[Extracted data entries]
┄┄┄┄┄┄
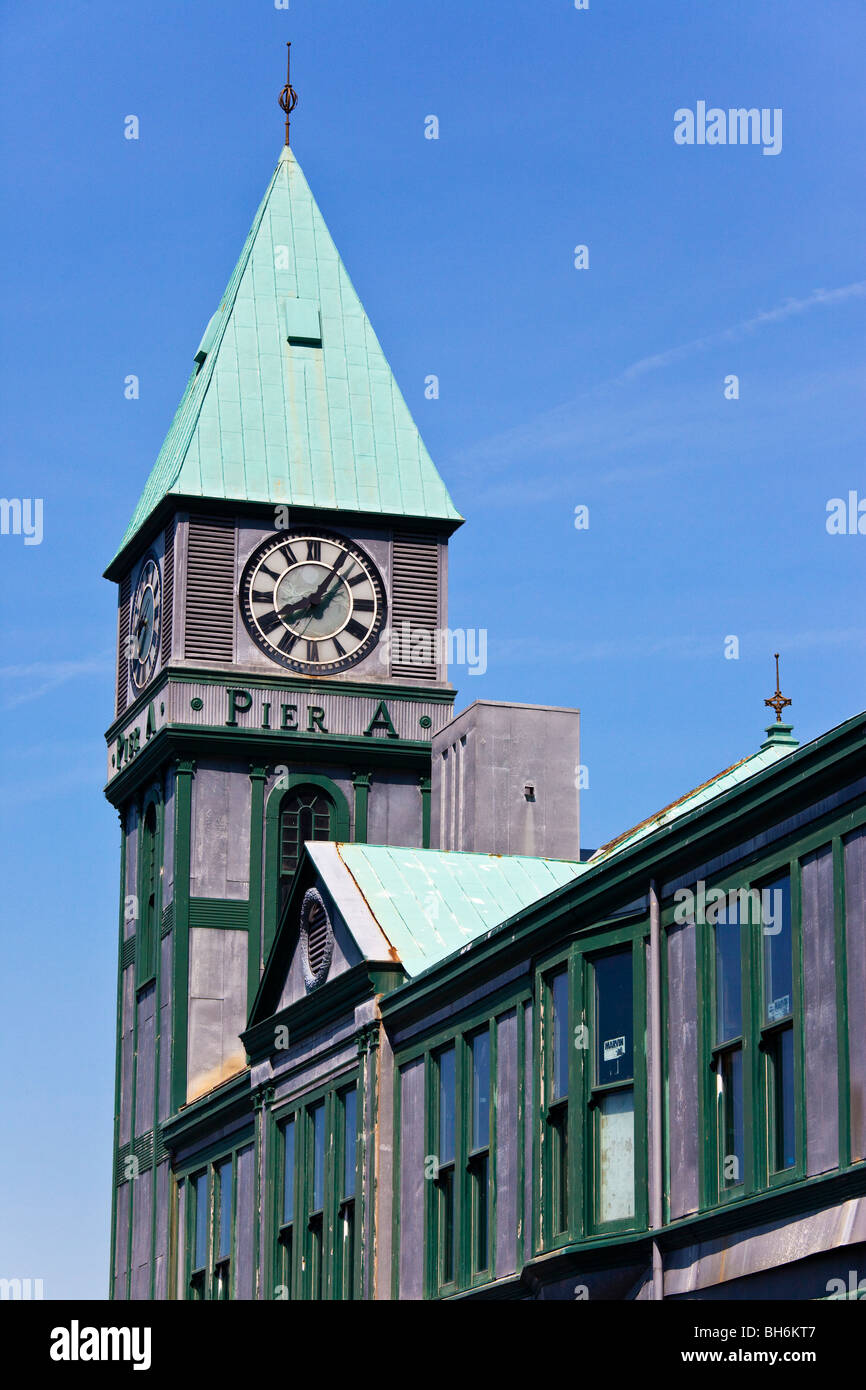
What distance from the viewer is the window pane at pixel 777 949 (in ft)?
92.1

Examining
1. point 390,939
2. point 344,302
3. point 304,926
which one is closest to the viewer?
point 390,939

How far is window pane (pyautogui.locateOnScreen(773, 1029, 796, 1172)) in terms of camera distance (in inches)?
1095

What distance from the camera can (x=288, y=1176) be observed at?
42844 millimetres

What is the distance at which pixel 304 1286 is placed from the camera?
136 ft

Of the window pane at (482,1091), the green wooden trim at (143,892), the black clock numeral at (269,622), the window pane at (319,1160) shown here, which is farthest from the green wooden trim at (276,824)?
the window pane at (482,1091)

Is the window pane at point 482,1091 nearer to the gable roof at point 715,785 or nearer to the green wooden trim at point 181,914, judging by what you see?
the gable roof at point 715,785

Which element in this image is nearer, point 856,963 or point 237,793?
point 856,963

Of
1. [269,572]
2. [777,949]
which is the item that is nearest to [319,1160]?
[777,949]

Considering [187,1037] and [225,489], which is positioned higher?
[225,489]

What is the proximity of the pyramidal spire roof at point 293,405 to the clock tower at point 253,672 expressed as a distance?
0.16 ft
┄┄┄┄┄┄
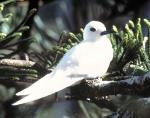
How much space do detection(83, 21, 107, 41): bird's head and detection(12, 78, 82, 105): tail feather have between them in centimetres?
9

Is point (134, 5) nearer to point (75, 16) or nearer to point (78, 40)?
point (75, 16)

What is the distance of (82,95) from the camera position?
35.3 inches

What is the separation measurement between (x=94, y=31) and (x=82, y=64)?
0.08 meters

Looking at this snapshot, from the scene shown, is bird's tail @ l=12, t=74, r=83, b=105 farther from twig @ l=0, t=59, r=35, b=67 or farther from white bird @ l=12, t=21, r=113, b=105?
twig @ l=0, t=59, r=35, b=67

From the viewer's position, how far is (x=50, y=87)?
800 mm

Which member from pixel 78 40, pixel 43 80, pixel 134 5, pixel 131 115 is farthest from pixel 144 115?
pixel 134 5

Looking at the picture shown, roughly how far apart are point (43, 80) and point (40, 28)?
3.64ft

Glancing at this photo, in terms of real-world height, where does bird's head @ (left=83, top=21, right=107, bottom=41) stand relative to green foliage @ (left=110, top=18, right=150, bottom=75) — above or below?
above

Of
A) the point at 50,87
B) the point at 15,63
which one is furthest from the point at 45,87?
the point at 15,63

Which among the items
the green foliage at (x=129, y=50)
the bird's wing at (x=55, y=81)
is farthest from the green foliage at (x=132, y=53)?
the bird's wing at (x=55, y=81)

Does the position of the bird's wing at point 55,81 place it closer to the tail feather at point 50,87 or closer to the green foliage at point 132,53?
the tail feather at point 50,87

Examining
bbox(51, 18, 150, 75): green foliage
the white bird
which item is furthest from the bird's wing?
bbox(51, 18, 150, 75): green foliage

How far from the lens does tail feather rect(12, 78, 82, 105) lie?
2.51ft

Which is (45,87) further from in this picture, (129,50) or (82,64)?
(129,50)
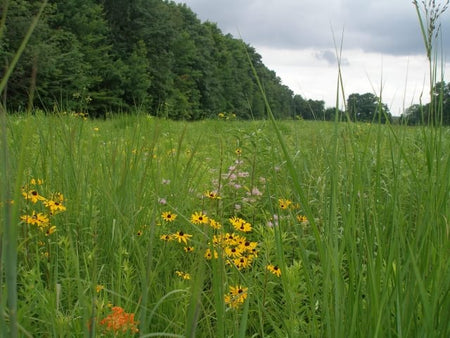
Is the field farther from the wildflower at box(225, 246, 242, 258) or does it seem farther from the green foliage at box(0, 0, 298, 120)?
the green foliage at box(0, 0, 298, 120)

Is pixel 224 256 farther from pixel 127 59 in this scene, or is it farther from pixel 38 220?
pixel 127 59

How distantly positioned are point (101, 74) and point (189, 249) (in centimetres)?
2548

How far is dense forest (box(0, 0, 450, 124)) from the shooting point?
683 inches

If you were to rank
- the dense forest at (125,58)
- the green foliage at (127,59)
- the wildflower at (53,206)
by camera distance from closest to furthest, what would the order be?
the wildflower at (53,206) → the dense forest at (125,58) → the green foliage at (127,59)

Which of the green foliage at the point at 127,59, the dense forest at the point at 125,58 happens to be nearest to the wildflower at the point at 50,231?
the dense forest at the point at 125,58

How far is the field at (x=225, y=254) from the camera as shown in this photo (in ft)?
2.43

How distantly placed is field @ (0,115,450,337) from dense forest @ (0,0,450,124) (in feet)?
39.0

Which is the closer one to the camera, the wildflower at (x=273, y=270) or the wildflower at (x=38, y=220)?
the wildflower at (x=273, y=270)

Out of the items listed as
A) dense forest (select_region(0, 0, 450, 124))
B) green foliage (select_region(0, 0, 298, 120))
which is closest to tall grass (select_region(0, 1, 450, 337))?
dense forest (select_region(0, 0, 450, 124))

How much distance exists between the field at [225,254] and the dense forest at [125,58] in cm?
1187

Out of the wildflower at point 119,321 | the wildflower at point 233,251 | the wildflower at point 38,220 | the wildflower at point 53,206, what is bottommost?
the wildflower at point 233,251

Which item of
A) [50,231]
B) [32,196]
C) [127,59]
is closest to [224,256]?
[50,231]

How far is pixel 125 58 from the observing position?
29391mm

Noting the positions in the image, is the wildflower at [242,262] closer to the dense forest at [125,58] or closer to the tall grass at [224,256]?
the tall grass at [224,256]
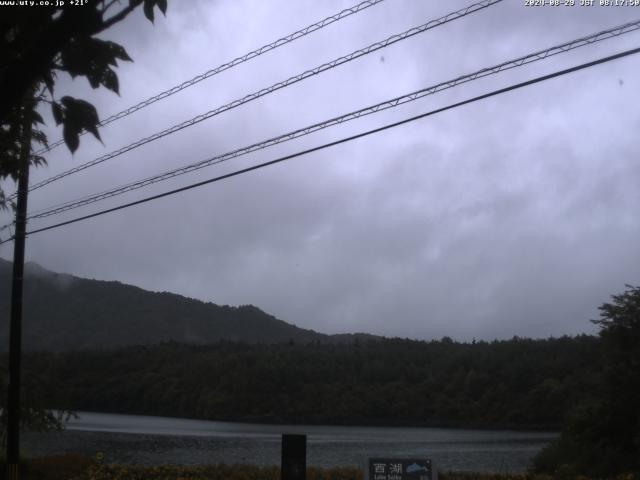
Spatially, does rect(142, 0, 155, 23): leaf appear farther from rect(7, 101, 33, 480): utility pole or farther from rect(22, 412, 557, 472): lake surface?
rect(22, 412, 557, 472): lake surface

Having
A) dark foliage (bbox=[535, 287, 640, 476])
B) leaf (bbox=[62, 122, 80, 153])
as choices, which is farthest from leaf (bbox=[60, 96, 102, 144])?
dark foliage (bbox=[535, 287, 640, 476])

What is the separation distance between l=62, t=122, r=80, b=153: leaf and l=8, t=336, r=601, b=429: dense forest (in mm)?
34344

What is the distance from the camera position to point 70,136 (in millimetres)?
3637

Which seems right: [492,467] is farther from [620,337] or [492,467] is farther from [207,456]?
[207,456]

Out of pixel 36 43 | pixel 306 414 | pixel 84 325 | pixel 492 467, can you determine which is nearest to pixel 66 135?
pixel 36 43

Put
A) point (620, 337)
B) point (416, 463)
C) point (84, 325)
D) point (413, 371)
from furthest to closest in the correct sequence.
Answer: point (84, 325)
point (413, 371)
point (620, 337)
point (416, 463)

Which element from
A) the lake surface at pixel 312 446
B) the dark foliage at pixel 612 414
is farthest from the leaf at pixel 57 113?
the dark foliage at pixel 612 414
┄┄┄┄┄┄
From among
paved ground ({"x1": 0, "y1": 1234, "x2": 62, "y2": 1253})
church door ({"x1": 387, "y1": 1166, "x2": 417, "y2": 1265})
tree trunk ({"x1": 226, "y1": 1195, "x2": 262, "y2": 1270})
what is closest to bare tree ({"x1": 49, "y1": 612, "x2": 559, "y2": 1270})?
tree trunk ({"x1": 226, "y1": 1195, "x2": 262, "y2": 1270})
┄┄┄┄┄┄
> _Goal_
Pull out every line of the listing above that contains the string "farthest". The match is case-sensitive.

> _Answer_
Of the window pane at (482,1091), the green wooden trim at (143,892), the black clock numeral at (269,622), the window pane at (319,1160) shown here, which is farthest from the green wooden trim at (276,824)?
Which member from pixel 78 40, pixel 43 80, pixel 134 5, pixel 131 115 is farthest from pixel 144 115?
is farthest from the green foliage at (x=132, y=53)?
as choices, which is farthest from leaf (bbox=[60, 96, 102, 144])?
is farthest from the leaf at pixel 57 113?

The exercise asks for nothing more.